I collect my wits and come to slowly, surprised that all the things in the room should occupy their usual place and that everything should not be upturned and skattered. Slowly and carefully I look for words which, one by one, return to their old, established meanings and appear at the edge of my field of vision. Some of those nightmare words do not appear at all as though they were lost forever, in their own meaning. But I know that even those will return, whole and unchipped, in their old forms, with their true mennings. Of course this does not mean that they will not use the first opportunity to leap over back to another night carnival, like an outlaw going to the mountain.

 

***

 

AFTER a certain time similar, short but heavy muddle and confusion ensue. After a well slept night - an uneasy dawn and awakening. Little by little, as though dawn were coming, the knowledge that no word has any longer the recognized, dear and „eternal“ sense which it used to have begins to take hold of me; it looks as though everything had suddenly betrayed, upturned and deformed everything else during my sleep, as though I could not rely on anything any longer, as though I could take nothing for granted and certain, not even believe myself as, quite rightly, nobody believes anyone any longer.
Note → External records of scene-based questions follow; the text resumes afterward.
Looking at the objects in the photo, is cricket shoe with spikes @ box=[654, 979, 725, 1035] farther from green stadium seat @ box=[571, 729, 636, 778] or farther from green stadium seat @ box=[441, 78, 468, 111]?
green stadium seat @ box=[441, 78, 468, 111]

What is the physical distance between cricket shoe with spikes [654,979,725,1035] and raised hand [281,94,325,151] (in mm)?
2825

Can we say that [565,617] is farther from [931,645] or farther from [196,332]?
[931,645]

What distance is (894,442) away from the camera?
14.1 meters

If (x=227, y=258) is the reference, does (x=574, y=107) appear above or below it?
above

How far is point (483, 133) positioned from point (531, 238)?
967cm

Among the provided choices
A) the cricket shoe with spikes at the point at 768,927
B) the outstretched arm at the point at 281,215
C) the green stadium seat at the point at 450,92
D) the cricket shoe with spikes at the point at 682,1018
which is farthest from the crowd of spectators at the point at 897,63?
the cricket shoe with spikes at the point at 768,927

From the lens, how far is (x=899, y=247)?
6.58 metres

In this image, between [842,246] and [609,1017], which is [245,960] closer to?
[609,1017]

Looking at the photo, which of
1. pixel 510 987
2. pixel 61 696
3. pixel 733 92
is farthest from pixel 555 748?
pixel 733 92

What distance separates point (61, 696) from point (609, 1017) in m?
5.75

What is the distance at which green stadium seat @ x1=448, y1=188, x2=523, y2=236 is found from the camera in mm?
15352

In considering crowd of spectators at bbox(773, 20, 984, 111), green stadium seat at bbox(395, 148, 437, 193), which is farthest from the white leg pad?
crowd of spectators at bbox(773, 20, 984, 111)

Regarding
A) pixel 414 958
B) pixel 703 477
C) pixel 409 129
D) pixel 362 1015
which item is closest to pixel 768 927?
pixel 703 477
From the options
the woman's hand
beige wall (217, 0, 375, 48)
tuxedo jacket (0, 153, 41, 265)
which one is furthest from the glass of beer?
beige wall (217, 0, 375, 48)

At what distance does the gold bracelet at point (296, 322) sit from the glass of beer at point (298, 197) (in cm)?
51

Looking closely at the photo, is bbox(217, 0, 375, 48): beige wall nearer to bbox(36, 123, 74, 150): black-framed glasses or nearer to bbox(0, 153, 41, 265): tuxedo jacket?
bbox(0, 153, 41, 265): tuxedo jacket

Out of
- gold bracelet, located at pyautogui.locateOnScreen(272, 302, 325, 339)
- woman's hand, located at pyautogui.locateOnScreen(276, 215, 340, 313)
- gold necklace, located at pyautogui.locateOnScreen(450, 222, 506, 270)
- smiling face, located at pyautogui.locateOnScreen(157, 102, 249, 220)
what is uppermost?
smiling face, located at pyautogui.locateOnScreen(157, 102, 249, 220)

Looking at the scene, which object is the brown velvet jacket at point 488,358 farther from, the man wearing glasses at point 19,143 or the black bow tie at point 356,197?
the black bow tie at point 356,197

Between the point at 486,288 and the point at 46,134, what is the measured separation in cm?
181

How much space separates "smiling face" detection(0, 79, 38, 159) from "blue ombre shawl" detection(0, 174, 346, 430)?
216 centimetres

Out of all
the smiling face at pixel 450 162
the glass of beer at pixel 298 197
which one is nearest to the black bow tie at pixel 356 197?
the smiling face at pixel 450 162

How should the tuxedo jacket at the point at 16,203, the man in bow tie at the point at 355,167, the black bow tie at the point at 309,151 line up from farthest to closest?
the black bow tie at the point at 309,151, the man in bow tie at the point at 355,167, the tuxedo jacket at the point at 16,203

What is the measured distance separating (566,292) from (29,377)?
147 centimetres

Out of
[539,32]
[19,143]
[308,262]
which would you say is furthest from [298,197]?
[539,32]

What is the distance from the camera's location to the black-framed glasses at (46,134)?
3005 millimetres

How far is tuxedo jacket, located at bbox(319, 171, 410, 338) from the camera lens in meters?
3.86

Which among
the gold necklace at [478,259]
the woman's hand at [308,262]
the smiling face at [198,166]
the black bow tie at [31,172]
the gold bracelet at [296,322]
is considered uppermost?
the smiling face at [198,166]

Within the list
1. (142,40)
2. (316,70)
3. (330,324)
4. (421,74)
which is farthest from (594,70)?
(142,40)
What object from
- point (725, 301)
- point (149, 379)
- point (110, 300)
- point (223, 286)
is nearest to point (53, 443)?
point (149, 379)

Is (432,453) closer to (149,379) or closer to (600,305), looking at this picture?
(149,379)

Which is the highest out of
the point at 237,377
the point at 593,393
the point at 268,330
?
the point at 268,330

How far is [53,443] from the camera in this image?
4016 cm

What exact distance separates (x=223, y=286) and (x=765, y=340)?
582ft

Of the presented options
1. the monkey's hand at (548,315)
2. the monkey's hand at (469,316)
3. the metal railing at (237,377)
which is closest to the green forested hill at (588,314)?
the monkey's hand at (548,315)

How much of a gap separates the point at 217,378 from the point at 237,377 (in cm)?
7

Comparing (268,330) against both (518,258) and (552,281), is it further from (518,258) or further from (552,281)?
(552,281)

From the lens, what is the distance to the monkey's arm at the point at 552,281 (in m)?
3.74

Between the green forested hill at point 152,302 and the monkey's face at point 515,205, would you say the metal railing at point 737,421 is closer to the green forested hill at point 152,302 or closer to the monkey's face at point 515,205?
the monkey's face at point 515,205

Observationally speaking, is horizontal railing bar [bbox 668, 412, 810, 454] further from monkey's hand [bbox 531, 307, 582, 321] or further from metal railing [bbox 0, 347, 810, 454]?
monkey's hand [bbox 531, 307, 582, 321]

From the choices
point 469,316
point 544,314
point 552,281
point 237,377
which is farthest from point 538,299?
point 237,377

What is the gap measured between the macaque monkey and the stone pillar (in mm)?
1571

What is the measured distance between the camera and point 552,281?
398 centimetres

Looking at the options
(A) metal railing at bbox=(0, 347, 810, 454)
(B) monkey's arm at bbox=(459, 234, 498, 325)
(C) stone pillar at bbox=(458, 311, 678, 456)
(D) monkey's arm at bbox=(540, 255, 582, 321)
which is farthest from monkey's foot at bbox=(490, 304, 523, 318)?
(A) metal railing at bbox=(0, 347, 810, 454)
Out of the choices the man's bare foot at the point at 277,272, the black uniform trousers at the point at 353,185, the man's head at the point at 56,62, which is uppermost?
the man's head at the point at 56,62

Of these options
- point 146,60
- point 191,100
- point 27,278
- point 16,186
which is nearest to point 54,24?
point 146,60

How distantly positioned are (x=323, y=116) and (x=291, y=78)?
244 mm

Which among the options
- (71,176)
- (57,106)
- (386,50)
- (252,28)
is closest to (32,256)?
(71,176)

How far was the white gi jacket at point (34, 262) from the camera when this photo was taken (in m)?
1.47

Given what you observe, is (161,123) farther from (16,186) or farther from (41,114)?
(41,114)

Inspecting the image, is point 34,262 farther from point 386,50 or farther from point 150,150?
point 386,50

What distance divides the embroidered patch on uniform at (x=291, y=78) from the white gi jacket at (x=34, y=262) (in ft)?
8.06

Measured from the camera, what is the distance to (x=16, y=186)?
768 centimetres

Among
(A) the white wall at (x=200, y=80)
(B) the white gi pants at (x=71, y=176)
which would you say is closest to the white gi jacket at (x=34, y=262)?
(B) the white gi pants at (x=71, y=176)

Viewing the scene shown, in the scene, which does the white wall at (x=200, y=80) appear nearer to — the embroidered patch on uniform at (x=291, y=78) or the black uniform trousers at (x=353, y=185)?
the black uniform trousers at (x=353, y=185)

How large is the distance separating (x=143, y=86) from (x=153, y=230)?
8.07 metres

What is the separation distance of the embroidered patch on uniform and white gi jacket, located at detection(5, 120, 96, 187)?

If only words had vanished completely! But no - they are all there, set  in long rows, as in a dictionary, and each one of them still has its meaning, but it is so arbitrary now, so capricious and altered that you cannot have the slightest inkling of it. Those words do not even mean the opposite of what they used to mean, because that would still be some kind of system and direction whereas this is absolute chaos and agony. Darkness and slippery ground under me. I am losing myself. There is nothing to catch hold of, and yet I have to continue as in the best times when one walked along a safe road in bright daylight.

 

***

 

AND a real miracle happened last night. Words began to transform themselves, one by one, into people, animals and objects around me, each becoming the thing it only suggested before. Until just a little while ago, quieter than shadows and more transitory than wind itself, they suddenly stopped, grew into bodies and acquired weight, circumference and all the other qualities of living beings and known objects. Then they dispersed in order into rooms around me. „The word became body.“ Yes, that is easy to say, it even sound good, but nobody can imagine what it looks like when this really happens. Suddenly, I became rich - rich in a way I never, not even in my wildest dreams could imagine or desire. I was submerged by riches. I ought to have everything, but in fact everything had me. A thousandth part of that would be enough to knock me down and bury me, to break and stop such a weak and short breath as mine. And new words were flying in all the time, falling around me and instantly turning into what they had just suggested before.

When I thought that I had finally disappeared, another miracle took place, a new and even stranger one. In a flash all around me turned again, as though by magic, into words which - like a dance of noiseless sounds, lighter than the shadows of invisible birds flew away from me far into silence, into oblivion, non-existence, there where words go when they cease to be, when they lose their meaning and become obsolete.

And I was left alone again, wondering who I was now, and what else would I have to be and mean in that endless game of words. How am I to survive?

Around me absolute silence, neither day nor night, just a nameless emptiness.